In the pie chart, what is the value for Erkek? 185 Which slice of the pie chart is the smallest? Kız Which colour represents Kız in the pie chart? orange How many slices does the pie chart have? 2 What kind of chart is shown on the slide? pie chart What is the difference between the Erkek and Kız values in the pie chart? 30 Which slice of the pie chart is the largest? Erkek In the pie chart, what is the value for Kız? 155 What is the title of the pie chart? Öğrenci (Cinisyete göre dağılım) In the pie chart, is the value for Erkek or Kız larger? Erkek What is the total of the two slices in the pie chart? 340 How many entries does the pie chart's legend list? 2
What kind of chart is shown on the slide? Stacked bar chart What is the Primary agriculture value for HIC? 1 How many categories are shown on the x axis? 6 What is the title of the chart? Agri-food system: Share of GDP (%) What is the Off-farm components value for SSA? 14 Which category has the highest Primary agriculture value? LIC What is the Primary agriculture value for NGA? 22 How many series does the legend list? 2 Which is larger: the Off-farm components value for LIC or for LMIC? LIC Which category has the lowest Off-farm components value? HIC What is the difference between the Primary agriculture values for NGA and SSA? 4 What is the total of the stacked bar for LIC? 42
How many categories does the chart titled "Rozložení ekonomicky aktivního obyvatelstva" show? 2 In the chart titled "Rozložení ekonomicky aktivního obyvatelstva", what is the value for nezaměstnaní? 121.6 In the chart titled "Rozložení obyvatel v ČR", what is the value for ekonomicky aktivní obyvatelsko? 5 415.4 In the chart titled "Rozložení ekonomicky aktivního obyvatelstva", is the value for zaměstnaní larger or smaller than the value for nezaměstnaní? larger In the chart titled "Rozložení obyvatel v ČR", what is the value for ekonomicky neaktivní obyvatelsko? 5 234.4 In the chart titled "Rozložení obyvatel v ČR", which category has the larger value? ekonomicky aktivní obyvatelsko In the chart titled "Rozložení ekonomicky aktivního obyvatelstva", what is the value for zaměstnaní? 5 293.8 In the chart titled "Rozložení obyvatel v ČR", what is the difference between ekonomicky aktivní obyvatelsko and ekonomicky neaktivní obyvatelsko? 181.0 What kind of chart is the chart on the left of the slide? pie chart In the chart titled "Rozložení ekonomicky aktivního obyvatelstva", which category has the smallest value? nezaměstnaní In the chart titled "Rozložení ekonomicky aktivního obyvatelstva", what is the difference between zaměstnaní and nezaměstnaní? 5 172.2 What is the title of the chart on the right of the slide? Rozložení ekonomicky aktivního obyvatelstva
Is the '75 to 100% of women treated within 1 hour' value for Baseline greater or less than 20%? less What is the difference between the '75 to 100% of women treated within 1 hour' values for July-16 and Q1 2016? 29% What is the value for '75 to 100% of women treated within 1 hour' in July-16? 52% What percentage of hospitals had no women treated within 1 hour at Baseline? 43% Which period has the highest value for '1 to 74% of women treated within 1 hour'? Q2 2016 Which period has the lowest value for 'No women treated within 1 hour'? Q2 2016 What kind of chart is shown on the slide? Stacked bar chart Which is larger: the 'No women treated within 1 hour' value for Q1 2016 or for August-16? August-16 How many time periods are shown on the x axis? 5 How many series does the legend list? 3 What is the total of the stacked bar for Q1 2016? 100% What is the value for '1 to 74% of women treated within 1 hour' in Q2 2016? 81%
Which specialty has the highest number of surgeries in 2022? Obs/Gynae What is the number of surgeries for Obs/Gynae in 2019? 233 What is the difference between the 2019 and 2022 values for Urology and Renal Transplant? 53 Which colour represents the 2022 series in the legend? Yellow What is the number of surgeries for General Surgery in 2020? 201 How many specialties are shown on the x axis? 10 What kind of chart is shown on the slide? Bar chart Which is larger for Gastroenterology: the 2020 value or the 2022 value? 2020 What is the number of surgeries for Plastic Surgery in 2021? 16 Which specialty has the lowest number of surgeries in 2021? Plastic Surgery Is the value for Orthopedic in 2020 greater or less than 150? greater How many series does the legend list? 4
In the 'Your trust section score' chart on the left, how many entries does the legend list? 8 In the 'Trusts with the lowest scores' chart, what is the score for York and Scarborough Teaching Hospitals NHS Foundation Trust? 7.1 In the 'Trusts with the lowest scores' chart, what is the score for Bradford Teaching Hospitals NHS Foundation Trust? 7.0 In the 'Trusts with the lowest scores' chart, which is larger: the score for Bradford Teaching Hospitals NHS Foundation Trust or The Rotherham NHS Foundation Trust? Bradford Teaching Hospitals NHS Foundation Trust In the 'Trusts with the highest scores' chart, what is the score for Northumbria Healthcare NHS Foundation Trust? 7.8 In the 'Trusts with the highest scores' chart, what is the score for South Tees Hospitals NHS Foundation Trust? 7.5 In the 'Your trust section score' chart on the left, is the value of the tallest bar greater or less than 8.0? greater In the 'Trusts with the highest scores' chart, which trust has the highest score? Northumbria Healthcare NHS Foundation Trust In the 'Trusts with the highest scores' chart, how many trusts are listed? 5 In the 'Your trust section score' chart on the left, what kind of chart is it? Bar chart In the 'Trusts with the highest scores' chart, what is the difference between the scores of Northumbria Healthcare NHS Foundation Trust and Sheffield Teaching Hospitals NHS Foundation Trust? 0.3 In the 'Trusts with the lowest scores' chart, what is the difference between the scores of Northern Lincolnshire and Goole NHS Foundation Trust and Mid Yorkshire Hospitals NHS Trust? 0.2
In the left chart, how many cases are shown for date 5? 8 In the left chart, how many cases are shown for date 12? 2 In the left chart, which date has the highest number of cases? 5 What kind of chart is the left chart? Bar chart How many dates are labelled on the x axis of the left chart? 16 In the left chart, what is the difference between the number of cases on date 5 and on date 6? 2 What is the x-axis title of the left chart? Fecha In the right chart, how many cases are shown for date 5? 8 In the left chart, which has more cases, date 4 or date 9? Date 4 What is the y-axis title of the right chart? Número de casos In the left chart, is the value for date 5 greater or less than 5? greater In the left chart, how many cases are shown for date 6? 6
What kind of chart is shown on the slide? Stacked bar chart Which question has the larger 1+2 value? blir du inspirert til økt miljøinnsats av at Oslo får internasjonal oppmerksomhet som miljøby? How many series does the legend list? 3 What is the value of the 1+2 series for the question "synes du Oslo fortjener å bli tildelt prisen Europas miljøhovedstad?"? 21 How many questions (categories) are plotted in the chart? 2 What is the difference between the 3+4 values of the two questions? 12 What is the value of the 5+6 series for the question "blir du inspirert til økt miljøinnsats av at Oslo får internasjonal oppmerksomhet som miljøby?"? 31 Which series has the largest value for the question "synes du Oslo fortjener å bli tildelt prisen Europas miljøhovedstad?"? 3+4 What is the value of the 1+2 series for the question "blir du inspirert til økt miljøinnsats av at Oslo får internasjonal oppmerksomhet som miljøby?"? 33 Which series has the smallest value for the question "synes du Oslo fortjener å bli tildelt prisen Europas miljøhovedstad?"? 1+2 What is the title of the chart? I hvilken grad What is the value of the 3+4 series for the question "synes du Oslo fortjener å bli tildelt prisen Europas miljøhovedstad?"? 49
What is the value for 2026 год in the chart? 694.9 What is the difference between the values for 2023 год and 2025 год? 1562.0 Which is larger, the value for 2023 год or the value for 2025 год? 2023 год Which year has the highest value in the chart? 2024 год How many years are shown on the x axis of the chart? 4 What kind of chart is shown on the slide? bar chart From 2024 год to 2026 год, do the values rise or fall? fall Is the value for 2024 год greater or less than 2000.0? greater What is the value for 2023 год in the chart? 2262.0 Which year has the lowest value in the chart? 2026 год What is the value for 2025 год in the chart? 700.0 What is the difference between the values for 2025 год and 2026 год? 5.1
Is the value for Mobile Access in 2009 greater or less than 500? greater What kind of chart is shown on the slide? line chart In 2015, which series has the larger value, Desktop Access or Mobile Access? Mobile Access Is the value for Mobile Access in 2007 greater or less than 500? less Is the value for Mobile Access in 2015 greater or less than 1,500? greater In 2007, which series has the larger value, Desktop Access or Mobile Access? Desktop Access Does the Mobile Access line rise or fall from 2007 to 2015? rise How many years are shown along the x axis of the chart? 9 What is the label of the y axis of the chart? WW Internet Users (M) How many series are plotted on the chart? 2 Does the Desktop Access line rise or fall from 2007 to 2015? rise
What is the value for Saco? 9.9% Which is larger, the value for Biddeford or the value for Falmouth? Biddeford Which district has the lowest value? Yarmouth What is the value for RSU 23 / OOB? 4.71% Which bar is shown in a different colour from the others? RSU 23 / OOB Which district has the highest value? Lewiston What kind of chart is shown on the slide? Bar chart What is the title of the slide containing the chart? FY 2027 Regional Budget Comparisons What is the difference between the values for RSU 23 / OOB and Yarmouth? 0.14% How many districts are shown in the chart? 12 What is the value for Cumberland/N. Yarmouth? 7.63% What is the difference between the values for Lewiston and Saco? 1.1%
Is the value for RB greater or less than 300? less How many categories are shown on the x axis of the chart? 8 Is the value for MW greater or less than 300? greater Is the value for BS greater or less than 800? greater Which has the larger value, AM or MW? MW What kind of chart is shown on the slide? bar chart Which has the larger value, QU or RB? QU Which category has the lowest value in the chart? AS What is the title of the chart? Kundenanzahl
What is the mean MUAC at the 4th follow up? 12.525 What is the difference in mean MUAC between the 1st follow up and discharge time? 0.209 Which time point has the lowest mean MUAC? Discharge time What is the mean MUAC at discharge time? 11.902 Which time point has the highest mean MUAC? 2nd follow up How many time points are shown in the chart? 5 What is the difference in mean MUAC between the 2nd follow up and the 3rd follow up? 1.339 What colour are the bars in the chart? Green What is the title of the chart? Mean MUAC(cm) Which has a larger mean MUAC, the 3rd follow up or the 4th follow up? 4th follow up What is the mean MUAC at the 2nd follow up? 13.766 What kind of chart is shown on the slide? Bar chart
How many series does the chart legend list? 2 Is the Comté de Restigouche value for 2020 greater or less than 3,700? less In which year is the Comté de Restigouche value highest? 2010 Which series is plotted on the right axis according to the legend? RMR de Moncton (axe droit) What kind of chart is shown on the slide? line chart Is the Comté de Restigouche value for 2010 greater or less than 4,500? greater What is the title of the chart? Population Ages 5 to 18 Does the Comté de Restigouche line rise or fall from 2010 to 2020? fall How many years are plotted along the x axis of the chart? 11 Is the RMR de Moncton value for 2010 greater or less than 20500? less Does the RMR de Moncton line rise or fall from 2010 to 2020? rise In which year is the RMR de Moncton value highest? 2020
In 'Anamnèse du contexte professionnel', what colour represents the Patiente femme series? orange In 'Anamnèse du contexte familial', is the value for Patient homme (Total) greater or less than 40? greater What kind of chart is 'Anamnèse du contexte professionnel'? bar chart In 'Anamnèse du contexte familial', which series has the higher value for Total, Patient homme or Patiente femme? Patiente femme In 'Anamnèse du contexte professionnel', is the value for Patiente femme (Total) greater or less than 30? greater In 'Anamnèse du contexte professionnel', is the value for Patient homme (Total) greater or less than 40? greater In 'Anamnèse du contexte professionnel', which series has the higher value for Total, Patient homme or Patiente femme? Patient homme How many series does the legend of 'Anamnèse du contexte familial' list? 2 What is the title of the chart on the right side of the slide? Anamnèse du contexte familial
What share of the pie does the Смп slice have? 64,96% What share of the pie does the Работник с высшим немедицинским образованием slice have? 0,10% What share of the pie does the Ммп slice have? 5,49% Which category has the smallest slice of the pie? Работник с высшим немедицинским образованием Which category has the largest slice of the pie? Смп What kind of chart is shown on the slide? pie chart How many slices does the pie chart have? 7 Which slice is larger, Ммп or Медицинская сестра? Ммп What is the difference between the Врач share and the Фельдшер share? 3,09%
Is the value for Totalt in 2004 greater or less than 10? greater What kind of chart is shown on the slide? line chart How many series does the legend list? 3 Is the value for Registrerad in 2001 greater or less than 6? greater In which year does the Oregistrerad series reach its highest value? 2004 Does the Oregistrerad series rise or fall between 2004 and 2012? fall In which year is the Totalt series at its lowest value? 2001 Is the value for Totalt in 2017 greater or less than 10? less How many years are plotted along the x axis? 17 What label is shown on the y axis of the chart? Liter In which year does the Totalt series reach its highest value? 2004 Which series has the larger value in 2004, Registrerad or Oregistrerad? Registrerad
—————
# DIRECTIVE
Rewrite the material from its start through the line that contains "for LIC? 42", replacing each "slide" with "page" and leaving all else unchanged.

# OUTPUT BELOW
In the pie chart, what is the value for Erkek? 185 Which slice of the pie chart is the smallest? Kız Which colour represents Kız in the pie chart? orange How many slices does the pie chart have? 2 What kind of chart is shown on the page? pie chart What is the difference between the Erkek and Kız values in the pie chart? 30 Which slice of the pie chart is the largest? Erkek In the pie chart, what is the value for Kız? 155 What is the title of the pie chart? Öğrenci (Cinisyete göre dağılım) In the pie chart, is the value for Erkek or Kız larger? Erkek What is the total of the two slices in the pie chart? 340 How many entries does the pie chart's legend list? 2
What kind of chart is shown on the page? Stacked bar chart What is the Primary agriculture value for HIC? 1 How many categories are shown on the x axis? 6 What is the title of the chart? Agri-food system: Share of GDP (%) What is the Off-farm components value for SSA? 14 Which category has the highest Primary agriculture value? LIC What is the Primary agriculture value for NGA? 22 How many series does the legend list? 2 Which is larger: the Off-farm components value for LIC or for LMIC? LIC Which category has the lowest Off-farm components value? HIC What is the difference between the Primary agriculture values for NGA and SSA? 4 What is the total of the stacked bar for LIC? 42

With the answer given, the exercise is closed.